In addition, we can identify potential new ATT&CK data sources. The User Account case was the result of identifying several data elements and relationships around the telemetry generated when adversaries create a user, enable a user, modify properties of a user account, and even disable user accounts. The table below is an example of what the new ATT&CK data source object would look like.

Table 5: User Account Data Source Object (NEW)

This new data source could be mapped to ATT&CK techniques such as Account Manipulation (T1098).

Figure 10: User Account Data Source for Account Manipulation Technique

Applying the Methodology to (Sub-)Techniques

Now that we’ve operationalized the methodology to enrich ATT&CK data through defined data source objects, how does this apply to techniques and sub-techniques? With the additional context around each data source, we can leverage the results with more context and detail when defining a data collection strategy for techniques and sub-techniques.

Sub-Technique Use Case: T1543.003 Windows Service

T1543 Create and Modify System Process (used to accomplish Persistence and Privilege Escalationtactics) includes the following sub-techniques: Launch Agent, System Service, Windows Service, and Launch Daemon.

Figure 11: Create or Modify System Process Technique

We’ll focus on T1543.003 Windows Service to highlight how the additional context provided by the data source objects make it easier to identify potential security events to be collected.

Figure 12: Windows Service Sub-Technique

Based on the information provided by the sub-technique, we can start leveraging some of the ATT&CK data objects that can be defined with the methodology. With the additional information from Process, Windows Registry and Service data source objects, we can drill down and use properties such as data components for more specificity from a data perspective.

In the image below, concepts such as data components not only narrow the identification of security events, but also create a bridge between high- and low-level concepts to inform data collection strategies.

Figure 13: Mapping Event Logs to Sub-Techniques Through Data Components Example

Implementing these concepts from an organizational perspective requires identifying what security events are mapped to specific data components. The image above leverages free telemetry examples to illustrate the concepts behind the methodology.

This T1543.003 use case demonstrates how the methodology aligns seamlessly with ATT&CK’s classification as a mid-level framework that breaks down high-level concepts and contextualizes lower-level concepts.

Where can we find initial Data Sources objects?
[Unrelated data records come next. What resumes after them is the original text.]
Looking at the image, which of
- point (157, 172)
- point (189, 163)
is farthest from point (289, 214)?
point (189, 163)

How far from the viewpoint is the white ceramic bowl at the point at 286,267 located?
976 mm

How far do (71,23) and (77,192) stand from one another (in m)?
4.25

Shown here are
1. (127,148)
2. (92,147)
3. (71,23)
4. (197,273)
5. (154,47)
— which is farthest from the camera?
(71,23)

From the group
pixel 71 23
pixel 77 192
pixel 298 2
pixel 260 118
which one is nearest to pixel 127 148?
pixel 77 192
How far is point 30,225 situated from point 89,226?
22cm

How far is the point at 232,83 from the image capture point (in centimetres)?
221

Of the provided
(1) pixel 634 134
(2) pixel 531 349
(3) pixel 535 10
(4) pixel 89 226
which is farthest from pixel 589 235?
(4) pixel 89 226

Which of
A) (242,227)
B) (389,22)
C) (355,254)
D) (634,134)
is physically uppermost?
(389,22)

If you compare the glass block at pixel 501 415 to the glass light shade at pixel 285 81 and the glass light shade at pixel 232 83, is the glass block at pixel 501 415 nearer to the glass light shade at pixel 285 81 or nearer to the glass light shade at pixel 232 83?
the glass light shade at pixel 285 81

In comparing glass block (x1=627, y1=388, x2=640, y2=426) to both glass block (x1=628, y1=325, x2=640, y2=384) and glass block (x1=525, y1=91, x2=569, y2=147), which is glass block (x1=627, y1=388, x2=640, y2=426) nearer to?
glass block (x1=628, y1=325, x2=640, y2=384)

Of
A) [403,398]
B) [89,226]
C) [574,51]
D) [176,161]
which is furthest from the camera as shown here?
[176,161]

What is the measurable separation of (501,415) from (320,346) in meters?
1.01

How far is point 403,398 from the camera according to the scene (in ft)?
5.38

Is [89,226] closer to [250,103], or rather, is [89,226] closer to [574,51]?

The initial data source objects that we developed can be found at in Yaml format for easy consumption. Most of the data components and relationships were defined from a Windows Host perspective and there are many opportunities for contributions from collection layer (i.e. Network, Cloud) and platform (i.e. Mac, Linux) perspectives for applying this methodology.

Outlined below is an example of the Yaml file structure for the Service data source object:

Figure 14: Service Data Source Object — Yaml File

Going Forward

In this two-part series, we introduced, formalized and operationalized the methodology to revamp ATT&CK data sources. We encourage you to test this methodology in your environment and provide feedback about what works and what needs improvement as we consider adopting it for MITRE ATT&CK.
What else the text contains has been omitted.